** start of Given entries **
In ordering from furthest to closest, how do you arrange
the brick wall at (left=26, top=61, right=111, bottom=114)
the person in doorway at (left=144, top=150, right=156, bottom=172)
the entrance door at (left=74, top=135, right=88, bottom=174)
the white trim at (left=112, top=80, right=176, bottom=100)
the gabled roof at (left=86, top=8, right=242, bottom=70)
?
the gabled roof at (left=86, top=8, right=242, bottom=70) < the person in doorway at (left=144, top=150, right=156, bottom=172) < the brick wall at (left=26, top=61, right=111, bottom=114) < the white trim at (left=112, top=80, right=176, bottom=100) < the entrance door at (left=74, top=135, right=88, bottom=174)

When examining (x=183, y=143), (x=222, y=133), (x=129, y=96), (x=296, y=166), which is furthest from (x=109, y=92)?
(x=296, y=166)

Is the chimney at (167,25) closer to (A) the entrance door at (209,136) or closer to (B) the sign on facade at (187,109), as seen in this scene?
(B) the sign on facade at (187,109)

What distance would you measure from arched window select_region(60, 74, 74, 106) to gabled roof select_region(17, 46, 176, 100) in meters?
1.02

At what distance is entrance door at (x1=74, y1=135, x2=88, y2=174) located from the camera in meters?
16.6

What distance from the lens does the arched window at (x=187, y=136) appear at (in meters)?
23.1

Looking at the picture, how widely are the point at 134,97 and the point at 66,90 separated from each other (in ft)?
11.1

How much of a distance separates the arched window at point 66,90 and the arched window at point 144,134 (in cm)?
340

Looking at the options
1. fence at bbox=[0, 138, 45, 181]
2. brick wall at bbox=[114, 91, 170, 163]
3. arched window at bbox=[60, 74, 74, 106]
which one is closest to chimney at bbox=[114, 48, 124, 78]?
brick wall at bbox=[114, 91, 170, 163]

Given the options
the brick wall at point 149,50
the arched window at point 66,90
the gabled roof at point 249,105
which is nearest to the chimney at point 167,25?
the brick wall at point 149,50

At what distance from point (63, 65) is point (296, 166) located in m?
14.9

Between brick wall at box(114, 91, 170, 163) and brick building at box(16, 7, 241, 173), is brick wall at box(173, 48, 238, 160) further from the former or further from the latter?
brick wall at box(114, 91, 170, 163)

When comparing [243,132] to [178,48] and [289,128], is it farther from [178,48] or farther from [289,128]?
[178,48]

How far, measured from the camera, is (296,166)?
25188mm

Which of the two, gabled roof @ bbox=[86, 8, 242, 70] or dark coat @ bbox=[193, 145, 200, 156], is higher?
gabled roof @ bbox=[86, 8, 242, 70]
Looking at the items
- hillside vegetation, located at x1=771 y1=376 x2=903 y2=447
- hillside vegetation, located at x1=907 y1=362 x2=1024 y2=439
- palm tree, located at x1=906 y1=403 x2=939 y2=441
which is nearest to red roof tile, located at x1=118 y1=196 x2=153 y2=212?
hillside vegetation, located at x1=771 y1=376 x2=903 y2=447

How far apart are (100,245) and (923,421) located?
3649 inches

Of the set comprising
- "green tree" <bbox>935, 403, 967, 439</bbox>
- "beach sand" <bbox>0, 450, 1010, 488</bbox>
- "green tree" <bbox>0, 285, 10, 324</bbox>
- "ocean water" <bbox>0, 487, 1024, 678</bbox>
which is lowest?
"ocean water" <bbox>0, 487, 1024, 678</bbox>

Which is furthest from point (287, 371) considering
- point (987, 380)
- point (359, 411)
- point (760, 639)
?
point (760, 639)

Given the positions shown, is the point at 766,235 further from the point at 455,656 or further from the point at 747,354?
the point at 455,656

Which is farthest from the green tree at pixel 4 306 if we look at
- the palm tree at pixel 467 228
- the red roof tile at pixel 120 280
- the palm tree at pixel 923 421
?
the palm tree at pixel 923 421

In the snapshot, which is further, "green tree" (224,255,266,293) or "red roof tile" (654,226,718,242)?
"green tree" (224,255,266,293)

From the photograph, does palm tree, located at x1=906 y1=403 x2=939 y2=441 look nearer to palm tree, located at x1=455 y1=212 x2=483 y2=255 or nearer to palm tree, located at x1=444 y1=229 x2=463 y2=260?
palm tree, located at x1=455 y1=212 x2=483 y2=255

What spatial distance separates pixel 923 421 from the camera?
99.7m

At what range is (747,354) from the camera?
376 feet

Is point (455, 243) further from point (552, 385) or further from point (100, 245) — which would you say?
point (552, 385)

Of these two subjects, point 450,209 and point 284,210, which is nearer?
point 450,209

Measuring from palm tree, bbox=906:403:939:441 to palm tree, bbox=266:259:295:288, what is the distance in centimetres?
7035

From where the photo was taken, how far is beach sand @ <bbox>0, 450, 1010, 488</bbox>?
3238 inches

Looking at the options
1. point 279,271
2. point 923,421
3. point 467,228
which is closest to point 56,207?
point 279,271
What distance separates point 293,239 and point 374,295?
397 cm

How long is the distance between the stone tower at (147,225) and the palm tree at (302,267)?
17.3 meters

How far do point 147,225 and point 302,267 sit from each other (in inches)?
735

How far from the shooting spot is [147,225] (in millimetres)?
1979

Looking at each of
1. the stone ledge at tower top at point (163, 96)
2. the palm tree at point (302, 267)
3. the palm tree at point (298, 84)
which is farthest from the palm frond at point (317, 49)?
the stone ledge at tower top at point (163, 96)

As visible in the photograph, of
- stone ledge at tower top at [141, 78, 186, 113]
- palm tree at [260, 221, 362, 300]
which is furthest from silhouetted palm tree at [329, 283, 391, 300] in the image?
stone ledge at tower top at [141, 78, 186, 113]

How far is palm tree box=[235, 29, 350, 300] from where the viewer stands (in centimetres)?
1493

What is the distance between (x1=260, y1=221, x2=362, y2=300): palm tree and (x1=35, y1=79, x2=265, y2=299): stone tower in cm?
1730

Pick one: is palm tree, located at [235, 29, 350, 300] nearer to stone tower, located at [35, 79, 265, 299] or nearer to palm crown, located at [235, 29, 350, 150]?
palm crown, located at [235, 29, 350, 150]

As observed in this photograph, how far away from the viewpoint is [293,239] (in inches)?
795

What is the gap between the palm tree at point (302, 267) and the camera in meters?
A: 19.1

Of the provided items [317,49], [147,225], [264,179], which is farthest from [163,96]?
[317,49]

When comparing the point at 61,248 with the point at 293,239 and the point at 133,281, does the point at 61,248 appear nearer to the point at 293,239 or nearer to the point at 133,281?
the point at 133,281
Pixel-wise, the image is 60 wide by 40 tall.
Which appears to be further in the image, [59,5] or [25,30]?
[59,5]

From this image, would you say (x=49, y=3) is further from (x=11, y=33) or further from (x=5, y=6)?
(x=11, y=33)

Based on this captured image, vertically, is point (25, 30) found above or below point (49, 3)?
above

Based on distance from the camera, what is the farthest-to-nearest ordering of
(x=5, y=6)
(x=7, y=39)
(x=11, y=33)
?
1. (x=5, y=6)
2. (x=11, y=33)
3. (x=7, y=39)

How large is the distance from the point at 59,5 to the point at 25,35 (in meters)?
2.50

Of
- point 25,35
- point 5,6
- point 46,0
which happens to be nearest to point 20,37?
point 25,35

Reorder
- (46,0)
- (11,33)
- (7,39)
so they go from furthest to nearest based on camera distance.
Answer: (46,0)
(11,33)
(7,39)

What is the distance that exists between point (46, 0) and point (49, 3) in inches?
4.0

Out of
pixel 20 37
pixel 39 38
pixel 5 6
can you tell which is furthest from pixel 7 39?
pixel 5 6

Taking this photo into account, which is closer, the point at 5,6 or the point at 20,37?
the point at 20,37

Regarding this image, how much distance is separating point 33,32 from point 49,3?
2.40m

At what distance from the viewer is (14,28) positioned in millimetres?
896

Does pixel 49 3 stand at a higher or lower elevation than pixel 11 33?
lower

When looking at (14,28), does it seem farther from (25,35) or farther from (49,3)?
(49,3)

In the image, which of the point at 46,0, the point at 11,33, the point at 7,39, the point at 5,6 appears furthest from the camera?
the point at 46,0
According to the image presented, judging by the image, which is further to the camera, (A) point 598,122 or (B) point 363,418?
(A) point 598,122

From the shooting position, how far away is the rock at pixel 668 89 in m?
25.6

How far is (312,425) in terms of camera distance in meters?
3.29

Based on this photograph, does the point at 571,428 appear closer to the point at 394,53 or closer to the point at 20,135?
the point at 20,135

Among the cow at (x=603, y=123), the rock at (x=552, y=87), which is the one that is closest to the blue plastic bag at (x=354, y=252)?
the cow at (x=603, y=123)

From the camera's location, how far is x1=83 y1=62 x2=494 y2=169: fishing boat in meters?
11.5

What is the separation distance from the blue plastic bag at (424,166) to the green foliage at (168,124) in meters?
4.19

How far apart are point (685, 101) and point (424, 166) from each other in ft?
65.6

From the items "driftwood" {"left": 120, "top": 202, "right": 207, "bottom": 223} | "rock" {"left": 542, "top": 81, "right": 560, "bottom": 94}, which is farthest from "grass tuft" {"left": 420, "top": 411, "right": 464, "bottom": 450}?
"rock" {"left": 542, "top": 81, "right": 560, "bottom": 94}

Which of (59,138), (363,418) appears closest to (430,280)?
** end of Given entries **
__Problem description__: Reproduce the part that opens with the line containing "What is the separation" and closes with the last row, renaming "point" to "location" throughout that part and leaving everything else unchanged.

__The result__:
What is the separation distance from the blue plastic bag at (424,166) to the green foliage at (168,124) in meters?
4.19

How far apart are location (685, 101) and location (424, 166) from each other in ft?
65.6

From the items "driftwood" {"left": 120, "top": 202, "right": 207, "bottom": 223} | "rock" {"left": 542, "top": 81, "right": 560, "bottom": 94}, which is farthest from "grass tuft" {"left": 420, "top": 411, "right": 464, "bottom": 450}?
"rock" {"left": 542, "top": 81, "right": 560, "bottom": 94}

Which of (59,138), (363,418) appears closest to (430,280)?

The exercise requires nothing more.